INFORMATION PROVIDED
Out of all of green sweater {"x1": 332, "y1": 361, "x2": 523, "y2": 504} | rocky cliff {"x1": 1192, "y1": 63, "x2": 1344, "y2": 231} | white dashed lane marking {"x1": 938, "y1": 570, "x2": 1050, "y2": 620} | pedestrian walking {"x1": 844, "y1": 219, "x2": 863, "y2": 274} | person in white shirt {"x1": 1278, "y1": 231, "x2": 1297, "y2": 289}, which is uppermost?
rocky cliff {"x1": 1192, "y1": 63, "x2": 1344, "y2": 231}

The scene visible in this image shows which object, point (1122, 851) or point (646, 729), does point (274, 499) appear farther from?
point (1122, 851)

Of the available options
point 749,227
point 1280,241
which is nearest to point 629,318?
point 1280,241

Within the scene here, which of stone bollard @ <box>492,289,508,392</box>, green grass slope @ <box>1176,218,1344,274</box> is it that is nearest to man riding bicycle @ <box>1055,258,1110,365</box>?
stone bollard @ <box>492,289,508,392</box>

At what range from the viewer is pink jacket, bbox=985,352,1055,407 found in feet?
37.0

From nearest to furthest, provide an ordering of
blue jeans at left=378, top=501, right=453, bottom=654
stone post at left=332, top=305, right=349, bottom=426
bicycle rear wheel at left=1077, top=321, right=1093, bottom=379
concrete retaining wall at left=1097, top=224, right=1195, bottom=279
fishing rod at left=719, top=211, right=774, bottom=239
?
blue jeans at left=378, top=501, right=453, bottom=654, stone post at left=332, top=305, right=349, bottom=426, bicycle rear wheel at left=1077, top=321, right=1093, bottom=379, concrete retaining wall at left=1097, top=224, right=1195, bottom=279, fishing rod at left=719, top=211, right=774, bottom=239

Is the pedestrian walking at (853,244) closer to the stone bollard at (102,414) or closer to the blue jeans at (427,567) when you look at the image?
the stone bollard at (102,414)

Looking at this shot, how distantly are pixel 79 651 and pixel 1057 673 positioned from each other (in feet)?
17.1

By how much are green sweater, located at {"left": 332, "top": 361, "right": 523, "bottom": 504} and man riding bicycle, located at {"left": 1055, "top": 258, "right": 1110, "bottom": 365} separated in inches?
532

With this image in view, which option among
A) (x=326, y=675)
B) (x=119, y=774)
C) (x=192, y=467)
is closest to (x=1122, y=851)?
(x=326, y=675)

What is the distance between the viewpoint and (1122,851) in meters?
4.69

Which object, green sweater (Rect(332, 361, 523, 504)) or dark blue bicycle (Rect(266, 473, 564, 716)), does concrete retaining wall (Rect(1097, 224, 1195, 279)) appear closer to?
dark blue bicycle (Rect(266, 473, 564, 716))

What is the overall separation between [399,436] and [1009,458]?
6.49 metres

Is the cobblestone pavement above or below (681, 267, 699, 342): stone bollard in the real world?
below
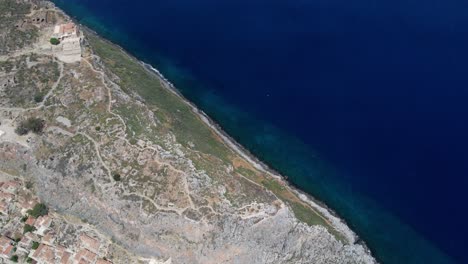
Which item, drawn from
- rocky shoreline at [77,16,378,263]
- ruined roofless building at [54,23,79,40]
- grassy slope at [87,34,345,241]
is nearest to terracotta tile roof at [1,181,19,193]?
grassy slope at [87,34,345,241]

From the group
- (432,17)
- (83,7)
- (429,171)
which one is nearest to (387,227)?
(429,171)

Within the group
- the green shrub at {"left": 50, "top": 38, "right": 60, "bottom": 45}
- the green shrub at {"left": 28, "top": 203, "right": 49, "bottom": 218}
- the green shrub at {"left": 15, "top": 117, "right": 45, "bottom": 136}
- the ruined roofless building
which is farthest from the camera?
the ruined roofless building

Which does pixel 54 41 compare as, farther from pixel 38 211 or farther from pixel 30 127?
pixel 38 211

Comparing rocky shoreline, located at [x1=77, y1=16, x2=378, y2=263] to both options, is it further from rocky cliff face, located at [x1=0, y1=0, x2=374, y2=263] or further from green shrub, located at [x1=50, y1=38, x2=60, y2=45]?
green shrub, located at [x1=50, y1=38, x2=60, y2=45]

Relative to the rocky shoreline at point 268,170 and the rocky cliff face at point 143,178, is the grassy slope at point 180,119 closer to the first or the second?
the rocky cliff face at point 143,178

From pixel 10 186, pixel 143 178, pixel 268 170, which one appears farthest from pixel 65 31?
pixel 268 170

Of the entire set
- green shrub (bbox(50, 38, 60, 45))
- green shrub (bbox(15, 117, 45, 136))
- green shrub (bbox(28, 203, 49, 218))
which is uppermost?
green shrub (bbox(50, 38, 60, 45))
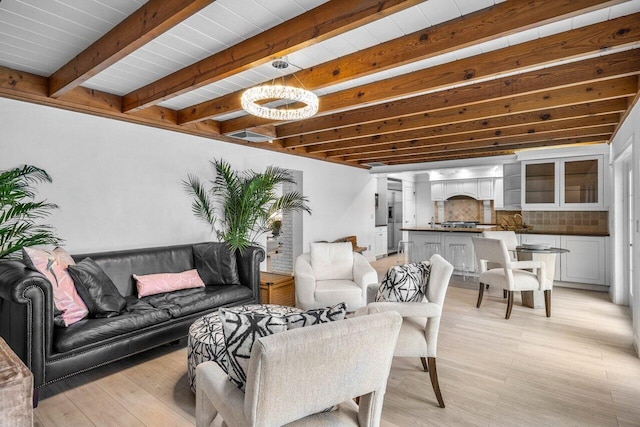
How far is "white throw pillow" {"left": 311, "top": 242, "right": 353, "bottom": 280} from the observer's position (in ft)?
13.3

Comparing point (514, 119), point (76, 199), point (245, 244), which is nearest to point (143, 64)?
point (76, 199)

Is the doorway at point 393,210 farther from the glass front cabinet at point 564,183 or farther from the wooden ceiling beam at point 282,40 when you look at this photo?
the wooden ceiling beam at point 282,40

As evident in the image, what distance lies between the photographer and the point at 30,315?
2.17 m

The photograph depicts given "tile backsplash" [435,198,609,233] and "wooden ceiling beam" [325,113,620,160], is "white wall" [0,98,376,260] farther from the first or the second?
"tile backsplash" [435,198,609,233]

GIVEN REQUEST
The entries above should be reproduced exactly, without their pictures.

RIGHT ANSWER
Out of all of green sweater {"x1": 332, "y1": 361, "x2": 523, "y2": 504} | rocky cliff {"x1": 1192, "y1": 63, "x2": 1344, "y2": 231} | white dashed lane marking {"x1": 938, "y1": 570, "x2": 1050, "y2": 620} | pedestrian walking {"x1": 844, "y1": 219, "x2": 863, "y2": 274} | person in white shirt {"x1": 1278, "y1": 231, "x2": 1297, "y2": 289}, which is uppermost?
rocky cliff {"x1": 1192, "y1": 63, "x2": 1344, "y2": 231}

The scene visible in this image shows which object, point (1122, 851) or point (646, 729), does point (274, 499) appear farther from?
point (1122, 851)

Of the available options
point 749,227
point 1280,241
which is nearest to point 629,318?
point 1280,241

Within the scene here, which of stone bollard @ <box>492,289,508,392</box>, green grass slope @ <box>1176,218,1344,274</box> is it that is nearest to man riding bicycle @ <box>1055,258,1110,365</box>?
stone bollard @ <box>492,289,508,392</box>

At what range from the viewer is pink jacket, bbox=985,352,1055,407 found in feet?
37.0

From nearest to furthest, provide an ordering of
blue jeans at left=378, top=501, right=453, bottom=654
stone post at left=332, top=305, right=349, bottom=426
bicycle rear wheel at left=1077, top=321, right=1093, bottom=379
concrete retaining wall at left=1097, top=224, right=1195, bottom=279
fishing rod at left=719, top=211, right=774, bottom=239
?
blue jeans at left=378, top=501, right=453, bottom=654, stone post at left=332, top=305, right=349, bottom=426, bicycle rear wheel at left=1077, top=321, right=1093, bottom=379, concrete retaining wall at left=1097, top=224, right=1195, bottom=279, fishing rod at left=719, top=211, right=774, bottom=239

Is the pedestrian walking at (853,244) closer to the stone bollard at (102,414) or closer to the blue jeans at (427,567) when you look at the image?
the stone bollard at (102,414)

Looking at this shot, how distantly are pixel 79 651 and pixel 1057 673 positioned from each other (in feet)?
17.1

By how much are green sweater, located at {"left": 332, "top": 361, "right": 523, "bottom": 504} and man riding bicycle, located at {"left": 1055, "top": 258, "right": 1110, "bottom": 365} separated in inches?
532

With this image in view, which option among
A) (x=326, y=675)
B) (x=119, y=774)
C) (x=192, y=467)
is closest to (x=1122, y=851)?
(x=326, y=675)

What is the distance between the viewpoint and (1122,851) in meters?
4.69

Which object, green sweater (Rect(332, 361, 523, 504)) or dark blue bicycle (Rect(266, 473, 564, 716)), does concrete retaining wall (Rect(1097, 224, 1195, 279)) appear closer to?
dark blue bicycle (Rect(266, 473, 564, 716))

What is the overall separation between [399,436] and [1009,458]?
6.49 metres

Is the cobblestone pavement above or below (681, 267, 699, 342): stone bollard in the real world?
below
Which item, drawn from
- rocky shoreline at [77,16,378,263]
- ruined roofless building at [54,23,79,40]
- grassy slope at [87,34,345,241]
is nearest to terracotta tile roof at [1,181,19,193]?
grassy slope at [87,34,345,241]

From the group
- (432,17)
- (83,7)
- (429,171)
which one is nearest to (387,227)?
(429,171)

Within the group
- the green shrub at {"left": 50, "top": 38, "right": 60, "bottom": 45}
- the green shrub at {"left": 28, "top": 203, "right": 49, "bottom": 218}
- the green shrub at {"left": 15, "top": 117, "right": 45, "bottom": 136}
- the ruined roofless building
which is farthest from the camera?
the ruined roofless building

Which does pixel 54 41 compare as, farther from pixel 38 211 or farther from pixel 30 127?
pixel 38 211

Comparing rocky shoreline, located at [x1=77, y1=16, x2=378, y2=263] to both options, is it further from rocky cliff face, located at [x1=0, y1=0, x2=374, y2=263] or further from green shrub, located at [x1=50, y1=38, x2=60, y2=45]?
green shrub, located at [x1=50, y1=38, x2=60, y2=45]

Relative to the rocky shoreline at point 268,170 and the rocky cliff face at point 143,178, is the grassy slope at point 180,119 closer to the first or the second?
the rocky cliff face at point 143,178

From pixel 10 186, pixel 143 178, pixel 268 170, which one appears farthest from pixel 65 31?
pixel 268 170

Of the entire set
- green shrub (bbox(50, 38, 60, 45))
- green shrub (bbox(15, 117, 45, 136))
- green shrub (bbox(28, 203, 49, 218))
which is uppermost?
green shrub (bbox(50, 38, 60, 45))
How far is "white throw pillow" {"left": 311, "top": 242, "right": 353, "bottom": 280} from the observer's position (in ft)?
13.3

Comparing point (514, 119), point (76, 199), point (245, 244), which is nearest to point (143, 64)?
point (76, 199)

Is the doorway at point 393,210 farther from the glass front cabinet at point 564,183 or farther from the wooden ceiling beam at point 282,40 when you look at this photo?
the wooden ceiling beam at point 282,40

As evident in the image, what distance lies between the photographer and the point at 30,315?
2.17 m

The photograph depicts given "tile backsplash" [435,198,609,233] and "wooden ceiling beam" [325,113,620,160], is "white wall" [0,98,376,260] farther from the first or the second?
"tile backsplash" [435,198,609,233]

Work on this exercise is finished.